SUPPLIED PASSAGE:
According to Humtsoe, the organically-grown local coffee, with research having gone into varietals and soil quality, is on par with the best in the world. The coffee grown here has a ‘wild’ flavour, induced by the other plants that are grown alongside, and this gives it an edge over coffee grown elsewhere, says Jubanylla G. Bang, product head of Zizira, a farmer-driven company based in Meghalaya’s capital, Shillong. The estate sells ‘7000 Steps Coffee’, so named because of the number of steps one has to climb to reach Mynriah in the East Khasi Hills district where some of the coffee is grown.

A farmer dries coffee beans in Meghalaya’s West Khasi Hills   | Photo Credit: Zizira

Rashi Vaswani runs two Bread Café outlets in Shillong. “We depended on coffee imported from southern India when we started out 12 years ago. About four years ago, we switched to local varieties and they have turned out to be just as good,” she says. “Packaged smartly, the local coffee flies off our shelves.” Her supplier is Smoky Falls Coffee Tribe, the first coffee roaster of Meghalaya.

Arabica over Camellia?

A Sufi saint named Baba Budan is credited with having brought coffee to India in the 16th century. But the beverage actually gained popularity in the 19th century in colonial settlements, and the earliest farming in the Northeast is mentioned in a 1908 book titled Coffee Cultivation in Khasi Hills (in Meghalaya, then a part of Assam). This was about eight decades after the first commercial tea plantation came up in eastern Assam’s Chabua.

Synonymous with tea, Assam today has 3,37,690.35 ha under tea plantation with an annual production of 626.23 million kilos. Tea is also grown in the other six contiguous States of the Northeast, together accounting for some 25 million kilos more.

Since the Coffee Board’s initiatives in the 1980s, the total coffee planted area in the Northeast is 4,618.26 ha, with 1,394.21 ha of coffee-bearing area yielding an average annual 150 metric tonnes of clean coffee.

Bidyananda Borkakoty, advisor to the North Eastern Tea Association, does not think coffee can become a threat to tea. “About 70% of coffee in India is grown in Karnataka, but many popular tea boutiques or lounges have also come up in Bengaluru in the last five years,” he points out. Coffee Board officials say the push for coffee in Assam since 1976 was never intended to give tea competition: for one, coffee is grown in areas above 500 metres altitude while tea in Assam thrives below 100 metres; and two, coffee cultivation in the Northeast is primarily pursued by tribal people.

Tiwa women tend to coffee plants in Karbi Anglong   | Photo Credit: RITU Raj Konwar

Coffee Board’s joint director (extension) for the Northeast, Navin K.B. Ryntathiang, says the board’s extension personnel collect the coffee produced by the tribal growers and take it for processing and auctioning. “Besides the decentralisation, we have been providing subsidy and research support to farmers and brewers to pursue their own branding and marketing,” he says. The support system includes coffee processing and curing facilities and a 25 ha regional coffee research station in Central Assam’s Diphu.

RAW DATA:
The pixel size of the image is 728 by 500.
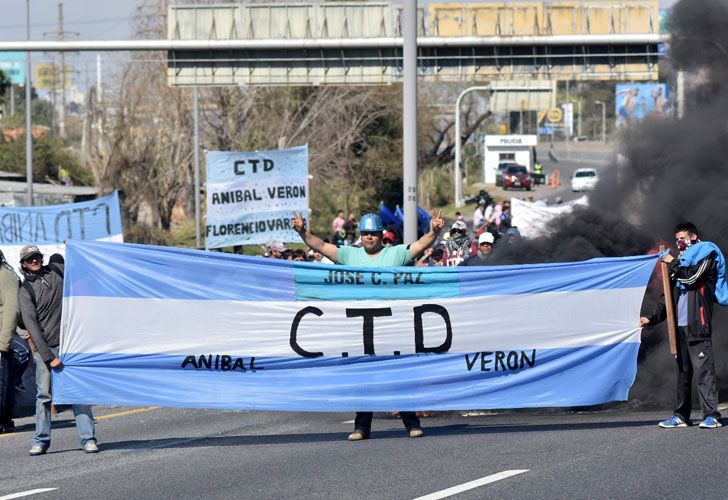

TASKS AND EXERCISES:
• A. From the coffee article, transcribe the passage starting with "A Sufi saint" and going on through "eastern Assam’s Chabua.".
• B. According to the coffee article, which business is described as the first coffee roaster of Meghalaya?
• C. List every company, business, or organization named in the coffee article.

TASK ANSWERS:
• A.
A Sufi saint named Baba Budan is credited with having brought coffee to India in the 16th century. But the beverage actually gained popularity in the 19th century in colonial settlements, and the earliest farming in the Northeast is mentioned in a 1908 book titled Coffee Cultivation in Khasi Hills (in Meghalaya, then a part of Assam). This was about eight decades after the first commercial tea plantation came up in eastern Assam’s Chabua.

• B. Smoky Falls Coffee Tribe.

• C.
Zizira
Bread Café
Smoky Falls Coffee Tribe
Coffee Board
North Eastern Tea Association